Things are a bit strange there, though. The people there can easily predict the future many years in advance (although they don't call it "predicting" but rather "gnirebmemer"), but even their best scientists can't remember what the weather was like more than a few days ago. (They call it "gnitciderp"). Instead of being born, people are dug up out of the ground, and the only way anyone can ever die is to be put inside their mother's body, where they gradually shrink down to a single cell and then, eventually, nothing.
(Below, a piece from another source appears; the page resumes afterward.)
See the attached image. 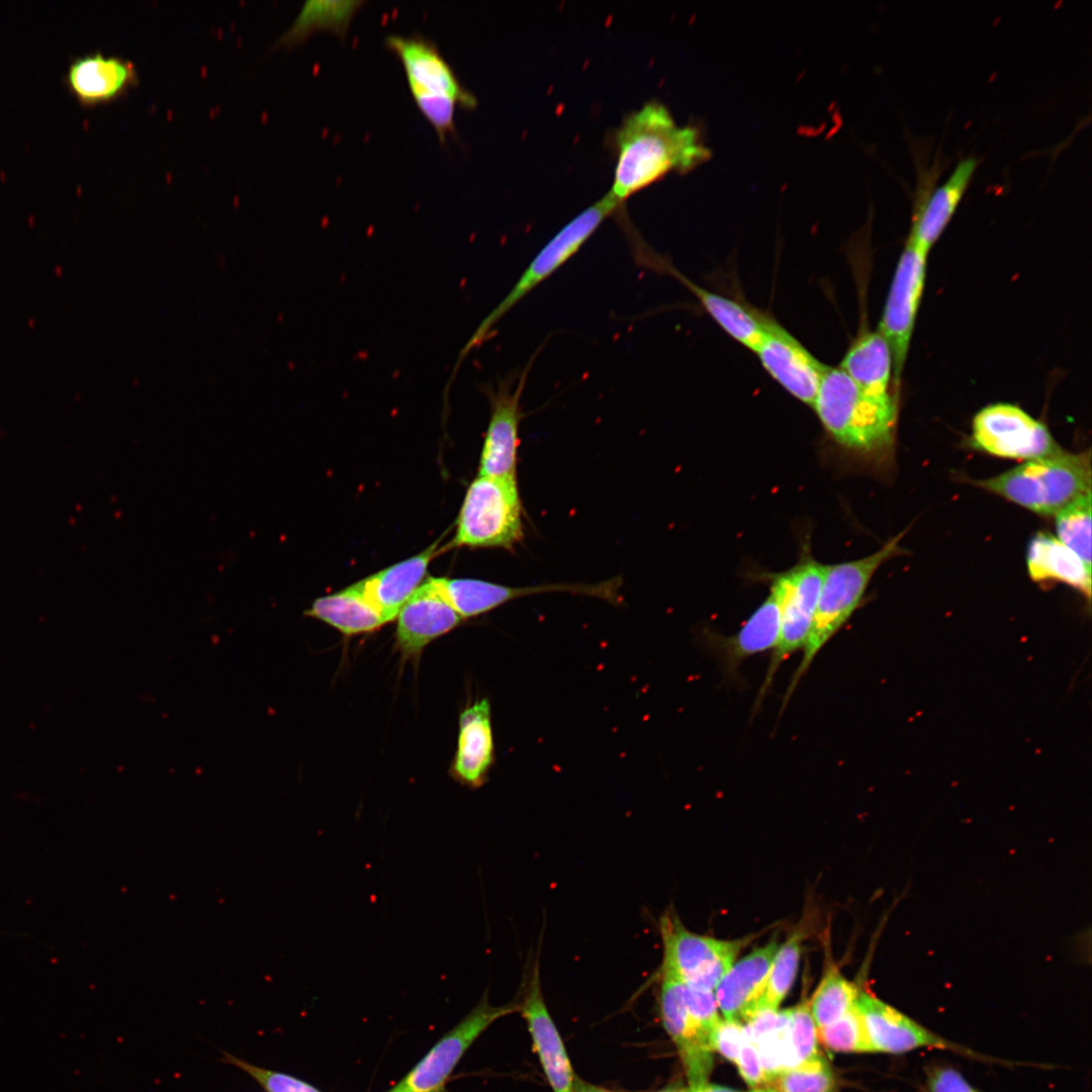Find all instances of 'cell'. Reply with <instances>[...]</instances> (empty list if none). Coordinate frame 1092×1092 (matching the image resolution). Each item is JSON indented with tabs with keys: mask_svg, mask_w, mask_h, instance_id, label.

This world, of course, is our world, only with the direction of time reversed. On the level of atoms and photons, the laws of physics can be reversed in time, so in a sense this is a universe that really could exist. In a deeper sense it actually does exist, and we live in it. So it seems the second law is not necessary in order for the universe to exist, but rather, it's an empirical fact that we have to explain. The usual explanation is that the entropy is low at one end of time (the big bang) but not at the other, so it has to form a gradient between the two. (Though admittedly this does sound a bit circular when put that way.)
For further reading you can look into "the arrow of time" and "Loschmidt's paradox". Unfortunately the Wikipedia articles are not particularly well written, but with a bit of searching you should be able to find some good resources. If you want a book, I'd recommend "Time's Arrow and Archimedes' point" by Huw Price, although some of it's very technical and the cosmology parts are out of date now.